Horr v. Jake Sweeney was decided while this order was in draft form.
The Court further finds that 11 U.S.C. § 105 does not provide the Court discretion as argued by Appellants. 11 U.S.C. § 105(a) states:
The court may issue any order, process, or judgment that is necessary or appropriate to carry out the provisions of this title. No provision of this title providing for the raising of an issue by a party in interest shall be construed to preclude the court from, sua sponte, taking any action or making any determination necessary or appropriate to enforce or implement court orders or rules, or to prevent an abuse of process.
Section 105 gives the court the power to issue any necessary or appropriate order, but it must be, "constrained to actions or determinations that are `not inconsistent' with the Bankruptcy Code." ATD Corp. v.

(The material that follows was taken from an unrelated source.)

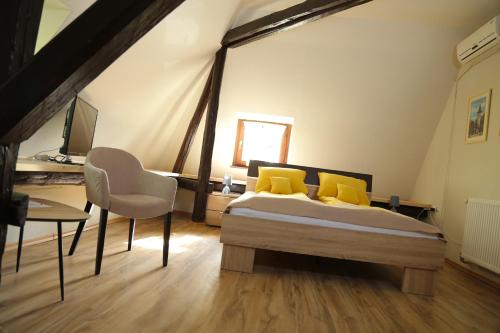 um quarto com uma cama com almofadas amarelas e uma secretária em Villa Ricz em Palić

Advantage Packaging, Inc. (In re ATD Corp.), 352 F.3d 1062, 1066 (6th Cir. 2003). As the First Circuit put it:
Section 105(a) empowers the bankruptcy court to exercise its equitable powers — where "necessary" or "appropriate" — to facilitate the implementation of other Bankruptcy Code provisions. Although expansively phrased, section 105(a) affords bankruptcy courts considerably less discretion than first meets the eye, and in no sense constitutes a roving commission to do equity. Instead, the equitable discretion conferred upon the bankruptcy court by section 105(a) is limited and cannot be used in a manner inconsistent with the commands of the Bankruptcy Code.Village of Rosemont v. Jaffee, 482 F.3d 926, 935-936 (7th Cir. 2007) Citing In re Ludlow Hosp. Soc., Inc., 124 F.3d 22, 27 (1st Cir. 1997) (citations and internal quotations omitted). See also Alan M. Ahart, The Limited Scope of Implied Powers of a Bankruptcy Judge: A Statutory Court of Bankruptcy, Not a Court of Equity, 79 Am. Bankr. L.J. 1 at 9 (2005) ("This section does not "give the court the power to create substantive rights that would otherwise be unavailable under the Code."). Therefore, the Bankruptcy Court did not have the discretion to confirm Appellant's plan.
III. Conclusion
For the foregoing reasons, the decision of the United States Bankruptcy Court for the Southern District of Ohio is AFFIRMED.